70 entry daha
  • ingiltere'ye gitmişken londra harici bir yer göreyim dedim, bristol'ı seçtim. sonra düşündüm kendime sordum niye bristol. aklıma geldi ki anadolu lisesi hazırlık ingilizce kitabımda bristol anlatılıyordu. kitabın içinde kocaman bir dordurma fotosu vardı ayrıca da patates salatası tarifi. kütüphanemden buldum kitabı, aynen hatırladığım gibiydi hepsi. hafızam yemek hatırlama konusunda her daim süper çalışır zaten.

    şehre gelirsek yokuş bir yerdesiniz. yürüyerek gezme sevdalısı biri olarak yokuşlar azıcık yordu ama mis gibi yeşili, mis gibi havası olunca yorulduğuma değdi.

    yukarda yazar arkadaşımız güzel özetlemiş (bkz: #18792491) no.lu entry. aynen dediklerine katılıyorum. ben de bir iki ekleme yapayım.

    ben londra'dan trenle gittim. londra paddington tren istasyonundan kalkış. varış ise bristol temple durağı. operator great western railway. bileti online alabilirsiniz. site linki

    bristol'e gelirsek, the galleries center'de alışveriş yaptım. başlıca yemek yediğim yerler ise: cabot circus'da kurabiye yedim kahve içtim. bansky'nin meşhur çiziminin (pencereden sarkan çıplak abi) olduğu binanın karşısında sergio's restaurant'ta pizza yedim. jamie's italian'da makarna yedim. burası tam bristol üniversitesi karşısında, gelen geçene baktım, pek tabi ki tabağımdakiler bittiğinde. çok keyifliydi, orada okunur.

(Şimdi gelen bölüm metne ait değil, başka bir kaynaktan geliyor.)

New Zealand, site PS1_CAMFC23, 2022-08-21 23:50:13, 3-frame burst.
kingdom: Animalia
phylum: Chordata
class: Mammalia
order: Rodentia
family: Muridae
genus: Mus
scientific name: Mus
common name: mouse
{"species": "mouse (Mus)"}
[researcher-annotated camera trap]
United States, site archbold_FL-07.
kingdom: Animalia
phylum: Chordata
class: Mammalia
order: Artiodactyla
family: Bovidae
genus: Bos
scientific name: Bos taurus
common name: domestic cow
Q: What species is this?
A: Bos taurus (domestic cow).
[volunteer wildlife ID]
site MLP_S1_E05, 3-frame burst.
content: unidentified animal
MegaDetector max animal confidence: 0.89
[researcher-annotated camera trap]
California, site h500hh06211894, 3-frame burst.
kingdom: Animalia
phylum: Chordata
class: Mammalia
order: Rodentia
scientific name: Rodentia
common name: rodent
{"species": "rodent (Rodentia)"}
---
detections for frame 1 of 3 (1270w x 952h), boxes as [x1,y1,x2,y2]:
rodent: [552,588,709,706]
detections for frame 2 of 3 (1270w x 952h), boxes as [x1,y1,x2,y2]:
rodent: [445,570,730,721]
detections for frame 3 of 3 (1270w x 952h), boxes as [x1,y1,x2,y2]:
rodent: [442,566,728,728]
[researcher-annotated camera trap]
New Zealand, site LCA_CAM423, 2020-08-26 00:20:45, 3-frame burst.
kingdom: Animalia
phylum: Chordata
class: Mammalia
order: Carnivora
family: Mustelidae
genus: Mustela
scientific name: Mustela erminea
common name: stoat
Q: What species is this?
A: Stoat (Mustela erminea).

    yürürken bir mezarlığa düştü yolum. çoluk çocuk bir grup insan geçtik. ne sakindi. taşlara baktım, efkarlandım.

    en sevdiğim yer ise clifton suspension bridge ve civarı oldu. muhakkak gidin. avon nehrine baktım, bakarken içtim, içerken baktım. gözümü kapattım düşündüm, açtım gülümsedim.

    şehir graffiti cenneti, insanları şeker. içkimi açamayınca bana yardımcı olan pek güzel hanımefendilere selam olsun.

    bu arada ilk defa gay bara gideyim dedim. önceden yaptığım araştırmalarda adını sevdiğim, pineapple isimli hedef mekanı zor buldum ancak kaderin cilvesi işte kapanmış burası. siz oranın peşine düşmeyin. ertesi gün old market street üzerindeki old market tavern isimli en eski gay friendly pub'a gittim. 3 adam bir de ben vardım, meğerse peak saati kaçırmışım kapanmak üzereydi. içtim çıktım.

    giderseniz balon'a binin ben binemedim. bir daha gidersem bineceğim hatta ağustos'ta bir festivali de var aklınızda olsun.